Didier Deschamps cauteloso com a estreia de França no Mundial (Foto IMAGO)
Didier Deschamps cauteloso com a estreia de França no Mundial (Foto IMAGO)

Deschamps não vê a França como favorita a vencer o Mundial

Seleção gaulesa faz amanhã a estreia na prova diante do Senegal

Didier Deschamps, selecionador de França, fez esta segunda-feira a antevisão à estreia do selecionado gaulês na prova diante do Senegal, em encontro marcado para amanhã, às 21 horas, no MetLife Stadium, em Nova Iorque.

O técnico espanhol, Luis de la Fuente, tem apontado sucessivamente a vice-campeã mundial como candidata principal a vencer a prova, mas Deschamps devolve a bola. «Se há uma formação com maior favoritismo, é a Espanha, mesmo que a França tenha legitimamente a ambição de conquistar esse título. Mas o caminho será longo. A França tem um potencial de alto nível, mesmo que tenhamos uma renovação do elenco. Não vou considerar a equipa francesa mais forte que as outras, mas a grande predileta é a Espanha. Aliás, não tenho dúvidas disso», apontou em conferência.

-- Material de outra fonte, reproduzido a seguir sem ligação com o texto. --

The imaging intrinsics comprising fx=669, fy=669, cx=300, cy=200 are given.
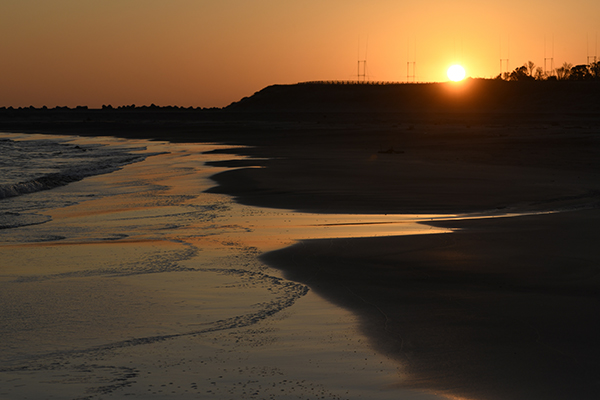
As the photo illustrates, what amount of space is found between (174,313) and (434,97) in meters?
141

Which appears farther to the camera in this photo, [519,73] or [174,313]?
[519,73]

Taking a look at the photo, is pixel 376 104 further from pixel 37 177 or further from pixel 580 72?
pixel 37 177

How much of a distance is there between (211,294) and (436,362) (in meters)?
2.82

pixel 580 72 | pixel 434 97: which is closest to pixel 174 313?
pixel 434 97

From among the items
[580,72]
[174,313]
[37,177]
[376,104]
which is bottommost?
[174,313]

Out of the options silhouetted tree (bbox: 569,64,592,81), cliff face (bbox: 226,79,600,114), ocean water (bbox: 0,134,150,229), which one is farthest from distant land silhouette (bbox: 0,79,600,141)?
ocean water (bbox: 0,134,150,229)

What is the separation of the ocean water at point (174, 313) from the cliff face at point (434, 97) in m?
105

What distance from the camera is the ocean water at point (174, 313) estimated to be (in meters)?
4.57

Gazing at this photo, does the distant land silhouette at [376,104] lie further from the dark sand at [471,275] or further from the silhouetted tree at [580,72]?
the dark sand at [471,275]

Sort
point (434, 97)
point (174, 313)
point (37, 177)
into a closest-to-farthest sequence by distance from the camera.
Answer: point (174, 313) < point (37, 177) < point (434, 97)

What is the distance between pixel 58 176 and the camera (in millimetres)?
21906

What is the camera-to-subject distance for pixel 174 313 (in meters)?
6.25

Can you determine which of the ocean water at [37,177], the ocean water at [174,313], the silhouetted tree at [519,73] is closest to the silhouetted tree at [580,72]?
the silhouetted tree at [519,73]

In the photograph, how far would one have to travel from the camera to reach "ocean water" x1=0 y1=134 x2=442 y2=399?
4566 millimetres
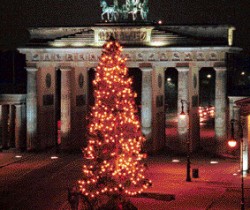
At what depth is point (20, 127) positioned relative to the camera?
239ft

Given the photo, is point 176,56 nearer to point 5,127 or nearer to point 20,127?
point 20,127

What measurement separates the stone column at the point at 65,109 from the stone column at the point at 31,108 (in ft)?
8.93

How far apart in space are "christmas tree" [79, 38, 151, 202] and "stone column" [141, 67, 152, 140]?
90.7 ft

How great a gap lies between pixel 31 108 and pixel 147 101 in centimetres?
1178

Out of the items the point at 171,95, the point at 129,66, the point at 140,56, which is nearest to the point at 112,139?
the point at 140,56

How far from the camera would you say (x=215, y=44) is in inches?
2603

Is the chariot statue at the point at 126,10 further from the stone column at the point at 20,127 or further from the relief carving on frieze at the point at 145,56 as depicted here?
the stone column at the point at 20,127

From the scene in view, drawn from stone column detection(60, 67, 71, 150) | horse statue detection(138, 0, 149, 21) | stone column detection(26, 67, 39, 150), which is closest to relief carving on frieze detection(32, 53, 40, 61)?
stone column detection(26, 67, 39, 150)

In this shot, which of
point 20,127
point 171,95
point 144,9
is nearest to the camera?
point 144,9

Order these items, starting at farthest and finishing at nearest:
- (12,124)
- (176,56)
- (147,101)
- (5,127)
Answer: (12,124), (5,127), (147,101), (176,56)

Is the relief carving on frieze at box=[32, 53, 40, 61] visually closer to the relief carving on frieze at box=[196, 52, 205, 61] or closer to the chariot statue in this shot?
the chariot statue

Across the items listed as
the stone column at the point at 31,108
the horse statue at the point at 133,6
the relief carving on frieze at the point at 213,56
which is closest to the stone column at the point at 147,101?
the horse statue at the point at 133,6

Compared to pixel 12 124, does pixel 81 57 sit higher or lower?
higher

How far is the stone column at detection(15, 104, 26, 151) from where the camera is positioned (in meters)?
72.7
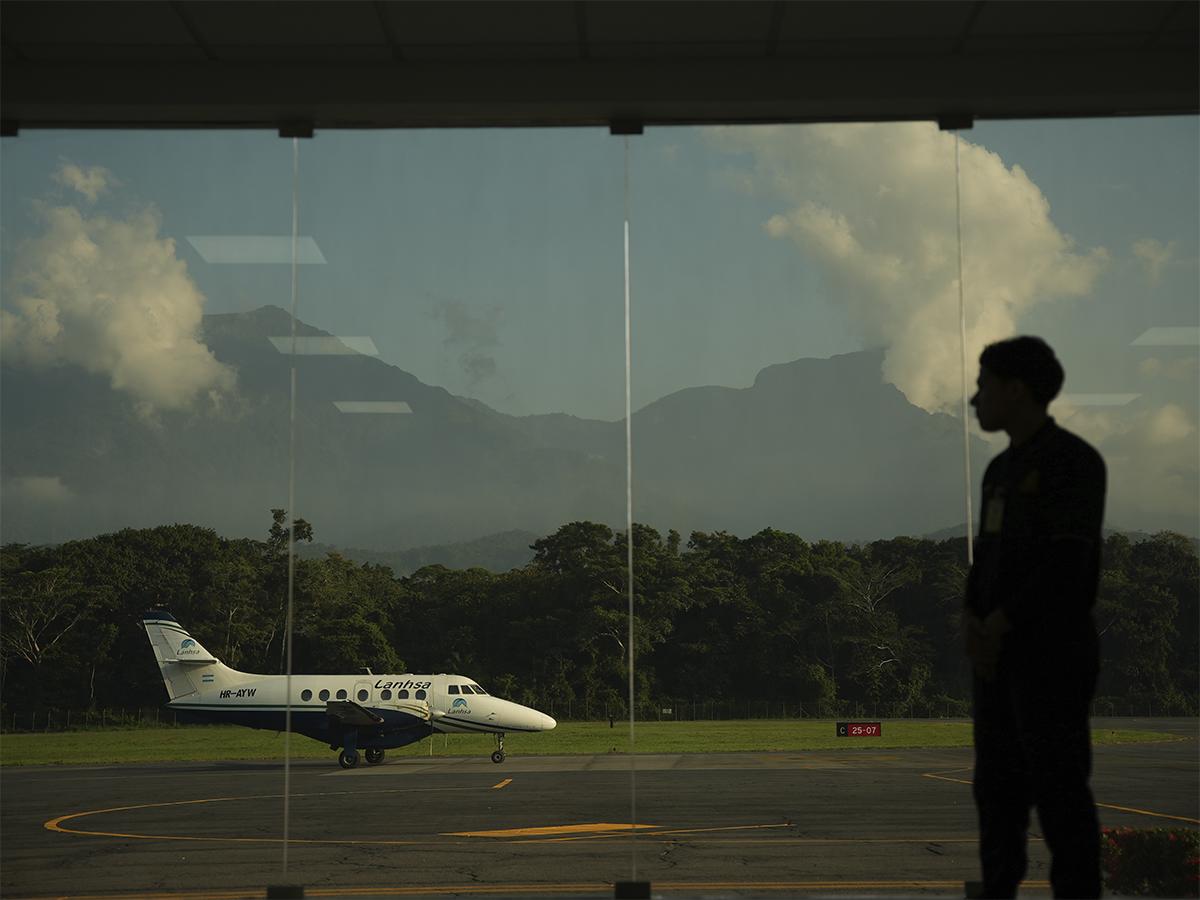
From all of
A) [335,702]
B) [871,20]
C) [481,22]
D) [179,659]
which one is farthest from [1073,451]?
[179,659]

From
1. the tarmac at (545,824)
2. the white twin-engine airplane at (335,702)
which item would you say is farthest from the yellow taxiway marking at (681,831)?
the white twin-engine airplane at (335,702)

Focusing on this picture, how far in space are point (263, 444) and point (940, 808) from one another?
3249 millimetres

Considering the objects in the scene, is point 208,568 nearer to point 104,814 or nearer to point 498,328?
point 104,814

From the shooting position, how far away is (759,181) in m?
5.18

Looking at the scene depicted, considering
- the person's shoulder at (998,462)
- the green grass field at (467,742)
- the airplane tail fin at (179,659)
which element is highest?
the person's shoulder at (998,462)

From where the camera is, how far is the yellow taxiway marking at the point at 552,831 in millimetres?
4758

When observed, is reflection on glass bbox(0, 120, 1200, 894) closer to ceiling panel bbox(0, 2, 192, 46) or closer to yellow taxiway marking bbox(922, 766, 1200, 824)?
yellow taxiway marking bbox(922, 766, 1200, 824)

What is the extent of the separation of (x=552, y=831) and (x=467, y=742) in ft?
1.66

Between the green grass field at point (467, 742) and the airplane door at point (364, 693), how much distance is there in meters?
0.29

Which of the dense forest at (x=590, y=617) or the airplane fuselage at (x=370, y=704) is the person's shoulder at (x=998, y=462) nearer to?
the dense forest at (x=590, y=617)

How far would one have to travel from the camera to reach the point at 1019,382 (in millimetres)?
2773

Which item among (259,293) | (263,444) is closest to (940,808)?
(263,444)

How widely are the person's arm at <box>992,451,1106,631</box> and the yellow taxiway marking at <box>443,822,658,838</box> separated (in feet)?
8.57

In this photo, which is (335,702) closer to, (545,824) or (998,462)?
(545,824)
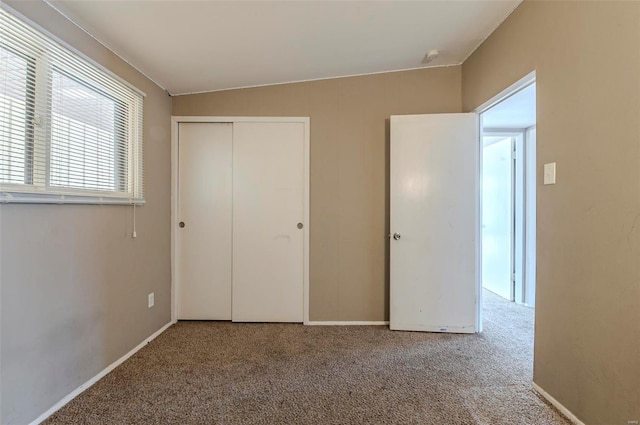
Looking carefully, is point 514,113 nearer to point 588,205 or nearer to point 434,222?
point 434,222

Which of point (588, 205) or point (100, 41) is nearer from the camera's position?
point (588, 205)

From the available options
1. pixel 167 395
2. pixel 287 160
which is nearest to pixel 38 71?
pixel 287 160

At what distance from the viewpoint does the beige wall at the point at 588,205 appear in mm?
1243

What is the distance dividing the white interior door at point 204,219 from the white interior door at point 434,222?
5.34 feet

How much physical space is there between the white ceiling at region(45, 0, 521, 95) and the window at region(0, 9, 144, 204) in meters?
0.29

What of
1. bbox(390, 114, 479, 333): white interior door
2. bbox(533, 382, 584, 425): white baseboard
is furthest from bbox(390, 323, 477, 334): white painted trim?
bbox(533, 382, 584, 425): white baseboard

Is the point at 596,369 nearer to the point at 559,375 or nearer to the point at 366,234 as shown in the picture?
the point at 559,375

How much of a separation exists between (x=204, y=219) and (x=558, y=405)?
9.79 ft

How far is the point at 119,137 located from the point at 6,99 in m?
0.79

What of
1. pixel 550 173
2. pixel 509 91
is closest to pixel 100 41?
pixel 509 91

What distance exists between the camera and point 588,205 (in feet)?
4.70

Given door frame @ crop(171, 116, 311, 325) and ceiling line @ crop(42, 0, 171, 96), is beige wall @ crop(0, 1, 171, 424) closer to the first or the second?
ceiling line @ crop(42, 0, 171, 96)

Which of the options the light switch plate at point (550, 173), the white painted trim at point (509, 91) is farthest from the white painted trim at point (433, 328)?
the white painted trim at point (509, 91)

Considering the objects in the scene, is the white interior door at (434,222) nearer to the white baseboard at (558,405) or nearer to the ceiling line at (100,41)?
the white baseboard at (558,405)
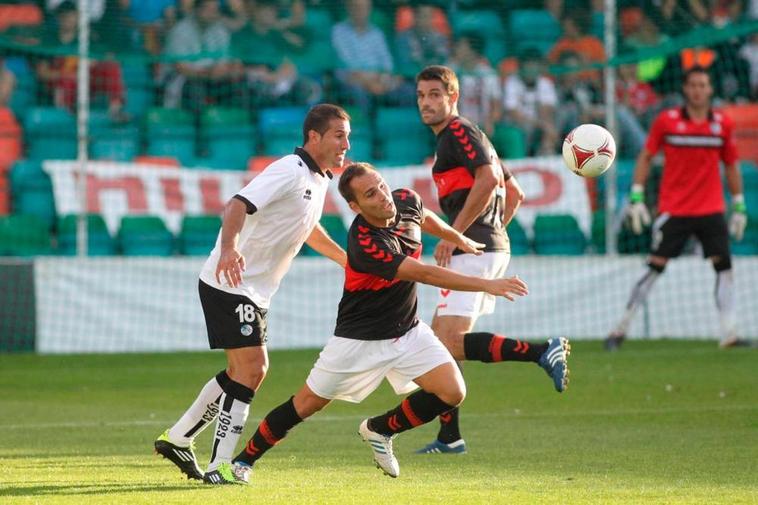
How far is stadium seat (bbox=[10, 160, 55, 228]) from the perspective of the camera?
54.1ft

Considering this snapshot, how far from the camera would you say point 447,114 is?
30.1ft

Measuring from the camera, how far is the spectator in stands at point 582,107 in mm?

Na memória coletiva do universo futebolístico ainda está a jornada de abertura do Campeonato do Mundo de 2002, quando a então campeã do planeta e da Europa francesa perdeu o jogo inicial perante, precisamente, o adversário de amanhã, o Senegal. Naquela época, o antigo médio já tinha pendurado as chuteiras, mas do elenco francês ainda faziam parte alguns dos seus companheiros de equipa, como Marcel Desailly ou Emmanuel Petit, por exemplo. Deschamps diz que o pecadilho maior, naquele momento, foi o excesso de confiança com que abordaram a partida. «Cada Mundial tem a sua própria história e temos de garantir que esta seja o mais bonita possível. Obviamente, como França, temos um estatuto e há muita expectativa à nossa volta. Mas precisamos de mostrar respeito e humildade desde o início. Antes de pensarmos no topo da montanha, precisamos de fazer a caminhada gradualmente, e os primeiros passos são sempre os mais difíceis», desenhou como traço geral para a partida.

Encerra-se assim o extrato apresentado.